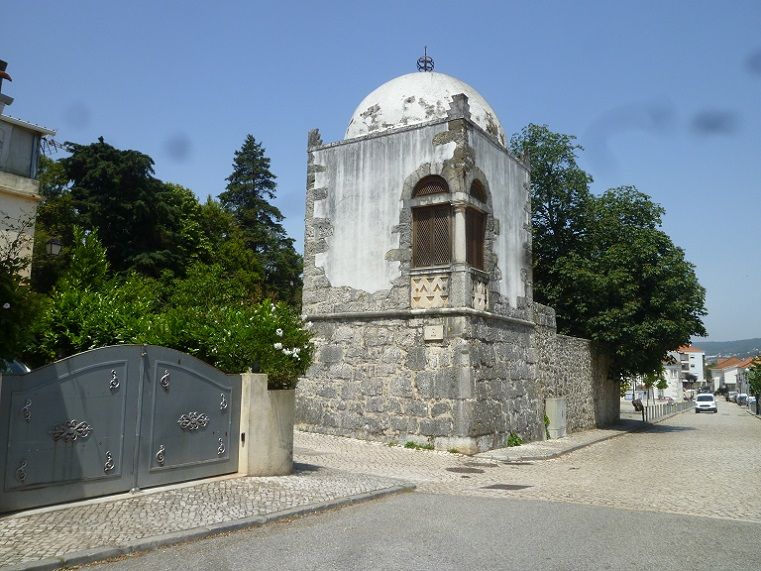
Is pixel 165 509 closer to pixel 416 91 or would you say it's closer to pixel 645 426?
pixel 416 91

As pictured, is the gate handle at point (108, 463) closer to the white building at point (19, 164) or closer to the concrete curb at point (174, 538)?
the concrete curb at point (174, 538)

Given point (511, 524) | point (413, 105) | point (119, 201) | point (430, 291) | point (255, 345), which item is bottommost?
point (511, 524)

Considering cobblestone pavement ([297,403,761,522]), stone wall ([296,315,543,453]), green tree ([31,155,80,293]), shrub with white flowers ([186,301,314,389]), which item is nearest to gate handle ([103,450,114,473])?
shrub with white flowers ([186,301,314,389])

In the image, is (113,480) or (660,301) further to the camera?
(660,301)

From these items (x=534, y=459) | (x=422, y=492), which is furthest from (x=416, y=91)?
(x=422, y=492)

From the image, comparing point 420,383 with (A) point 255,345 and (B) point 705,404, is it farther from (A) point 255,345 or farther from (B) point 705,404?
(B) point 705,404

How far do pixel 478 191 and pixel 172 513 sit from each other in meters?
10.7

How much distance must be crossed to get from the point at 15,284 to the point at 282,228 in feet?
120

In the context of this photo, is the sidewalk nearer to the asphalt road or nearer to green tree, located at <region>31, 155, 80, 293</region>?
the asphalt road

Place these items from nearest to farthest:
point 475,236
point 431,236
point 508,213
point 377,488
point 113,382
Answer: point 113,382
point 377,488
point 431,236
point 475,236
point 508,213

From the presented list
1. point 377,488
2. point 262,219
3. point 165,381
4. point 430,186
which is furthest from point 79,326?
point 262,219

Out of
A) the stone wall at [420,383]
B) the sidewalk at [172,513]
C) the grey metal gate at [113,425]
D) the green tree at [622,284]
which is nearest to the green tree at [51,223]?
the stone wall at [420,383]

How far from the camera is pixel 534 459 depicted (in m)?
13.9

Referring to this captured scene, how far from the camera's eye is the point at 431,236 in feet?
48.3
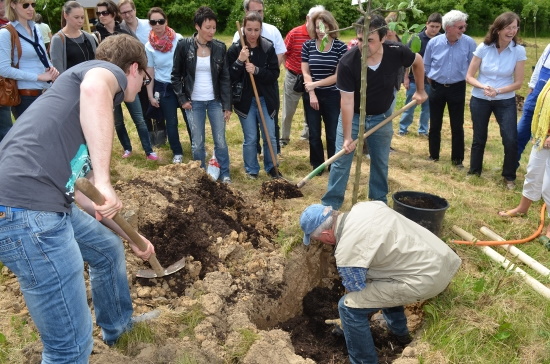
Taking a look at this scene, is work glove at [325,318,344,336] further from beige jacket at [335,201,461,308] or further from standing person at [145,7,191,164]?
standing person at [145,7,191,164]

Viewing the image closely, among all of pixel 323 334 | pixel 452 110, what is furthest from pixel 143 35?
pixel 323 334

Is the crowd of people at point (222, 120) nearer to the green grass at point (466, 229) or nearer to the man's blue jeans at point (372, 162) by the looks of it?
the man's blue jeans at point (372, 162)

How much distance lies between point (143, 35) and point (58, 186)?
16.7ft

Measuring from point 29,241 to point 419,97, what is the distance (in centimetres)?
395

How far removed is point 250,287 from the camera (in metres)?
3.73

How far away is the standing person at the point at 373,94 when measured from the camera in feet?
14.1

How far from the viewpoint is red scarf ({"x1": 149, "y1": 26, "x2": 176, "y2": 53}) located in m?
6.07

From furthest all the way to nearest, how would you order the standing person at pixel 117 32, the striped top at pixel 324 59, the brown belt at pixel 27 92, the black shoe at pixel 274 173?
the standing person at pixel 117 32 → the black shoe at pixel 274 173 → the striped top at pixel 324 59 → the brown belt at pixel 27 92

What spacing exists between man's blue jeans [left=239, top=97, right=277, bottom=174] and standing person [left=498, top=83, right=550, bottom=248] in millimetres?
2910

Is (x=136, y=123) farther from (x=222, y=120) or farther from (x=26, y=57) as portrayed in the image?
(x=26, y=57)

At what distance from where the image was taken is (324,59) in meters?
5.65

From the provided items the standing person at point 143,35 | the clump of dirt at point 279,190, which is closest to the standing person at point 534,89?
the clump of dirt at point 279,190

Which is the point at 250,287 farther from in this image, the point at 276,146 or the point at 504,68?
the point at 504,68

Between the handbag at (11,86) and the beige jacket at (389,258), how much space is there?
390 centimetres
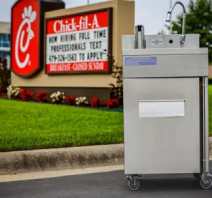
⁂
What is required:
Pick out each line of the data above that contains the word "distance", and copy those lines out.

Result:
How much distance must be crossed to get from the point at 15,284 to the point at 282,228 in feet?
How much distance lies between point (143, 35) and point (58, 186)?
Measuring from point 29,241 to point 419,97, what is the distance (in centimetres)?
At what distance from where the image was taken is (324,59) in meters?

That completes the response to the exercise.